Все уже было подготовлено, и деловая часть, проходившая дома у Дирка Фруде, заняла всего несколько минут. Адвокат предложил перевести деньги на удобный Микаэлю счет за границей, но тот настоял на том, чтобы гонорар был выплачен «белыми» деньгами на счет его предприятия.
— Я не могу себе позволить никакой другой формы оплаты, — коротко объяснил он.
Визит носил, однако, не только финансово-деловой характер. Когда Микаэль с Лисбет поспешно покидали Хедебю, он оставил в гостевом домике одежду, книги и кое-что из личных вещей.
Хенрик Вангер так еще до конца и не оправился после инфаркта, однако перебрался из больницы обратно домой. При нем по-прежнему оставалась нанятая персональная сиделка, которая запрещала ему совершать длительные прогулки, ходить по лестницам и обсуждать вопросы, которые могли бы его разволновать. Как раз в эти дни он немного простудился, и ему тут же был предписан постельный режим.
— Она к тому же дорого обходится, — пожаловался Хенрик Вангер.
Микаэля Блумквиста это сообщение не слишком встревожило — он считал, что старик вполне может себе позволить такой расход, учитывая то, сколько он за свою жизнь сэкономил денег на неуплате налогов. Хенрик Вангер мрачно оглядел его, а потом засмеялся:
— Черт побери, ты стоил своих денег до последней кроны. Так я и знал.
— Честно говоря, я не верил, что смогу разгадать эту загадку.

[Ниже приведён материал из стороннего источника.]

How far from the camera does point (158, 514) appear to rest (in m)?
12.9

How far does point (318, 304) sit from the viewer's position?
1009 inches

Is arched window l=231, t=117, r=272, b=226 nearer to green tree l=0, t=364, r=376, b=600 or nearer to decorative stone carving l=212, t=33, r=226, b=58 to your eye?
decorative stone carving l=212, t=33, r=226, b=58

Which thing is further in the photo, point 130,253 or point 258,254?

— Благодарить тебя я не собираюсь, — сказал Хенрик Вангер.
— Я этого и не ждал, — ответил Микаэль.
— Тебе хорошо заплатили.
— Я не жалуюсь.
— Ты выполнял для меня работу, и ее оплата является уже вполне достаточной благодарностью.
— Я здесь только для того, чтобы сказать, что считаю работу законченной.

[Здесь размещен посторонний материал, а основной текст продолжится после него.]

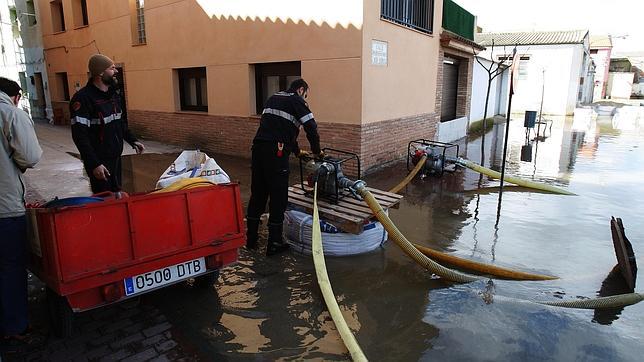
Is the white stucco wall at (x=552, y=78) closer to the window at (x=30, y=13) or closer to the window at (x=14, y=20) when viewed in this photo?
the window at (x=30, y=13)

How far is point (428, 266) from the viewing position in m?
4.04

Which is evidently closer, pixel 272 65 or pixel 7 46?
pixel 272 65

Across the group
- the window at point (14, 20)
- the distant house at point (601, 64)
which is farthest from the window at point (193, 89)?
the distant house at point (601, 64)

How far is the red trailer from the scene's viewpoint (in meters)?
2.76

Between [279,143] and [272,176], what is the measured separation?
35cm

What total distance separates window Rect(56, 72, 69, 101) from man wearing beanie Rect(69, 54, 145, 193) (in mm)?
16303

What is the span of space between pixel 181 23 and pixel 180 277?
368 inches

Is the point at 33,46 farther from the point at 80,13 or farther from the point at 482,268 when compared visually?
the point at 482,268

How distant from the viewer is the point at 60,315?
307 centimetres

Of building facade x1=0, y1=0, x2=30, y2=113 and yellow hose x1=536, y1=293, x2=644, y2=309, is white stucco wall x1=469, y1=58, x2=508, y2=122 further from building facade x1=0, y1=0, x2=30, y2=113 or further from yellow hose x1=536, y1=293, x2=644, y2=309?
building facade x1=0, y1=0, x2=30, y2=113

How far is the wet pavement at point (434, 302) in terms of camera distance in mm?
3100

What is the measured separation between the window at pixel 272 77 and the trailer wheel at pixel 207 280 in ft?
19.3

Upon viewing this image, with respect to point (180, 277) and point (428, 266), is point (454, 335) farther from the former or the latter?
point (180, 277)

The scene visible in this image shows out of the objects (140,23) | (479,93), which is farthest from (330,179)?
(479,93)
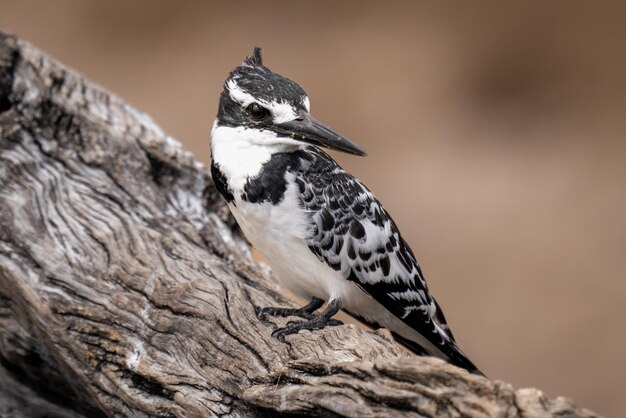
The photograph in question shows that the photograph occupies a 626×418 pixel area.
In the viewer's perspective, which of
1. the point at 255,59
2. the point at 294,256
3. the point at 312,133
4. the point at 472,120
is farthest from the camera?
the point at 472,120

Хенрик Вангер скривил губы.
— Ты еще не завершил работу, — сказал он.
— Я знаю.
— Ты еще не написал хронику семьи Вангер, как мы договаривались.
— Я знаю. Но писать ее не буду.
Они немного помолчали, обдумывая нарушение контракта. Потом Микаэль продолжил:
— Я не могу написать эту историю. Я не могу рассказать о семье Вангер, намеренно опустив главный сюжет последних десятилетий: о Харриет, ее отце и брате и об убийствах. Как бы я мог написать главу о том времени, когда Мартин занимал пост генерального директора, делая при этом вид, что не знаю о содержимом его подвала? К тому же я не могу написать историю, еще раз не испортив жизнь Харриет.
— Я понимаю твою дилемму и благодарен за тот выбор, который ты сделал.
— Значит, я освобождаюсь от обязанности писать эту хронику?
Хенрик Вангер кивнул.
— Поздравляю. Вам удалось меня подкупить. Я уничтожу все заметки и магнитофонные записи наших бесед.
— Вообще-то я не считаю, что ты продался, — сказал Хенрик Вангер.
— Я воспринимаю это именно так. А значит, вероятно, оно так и есть.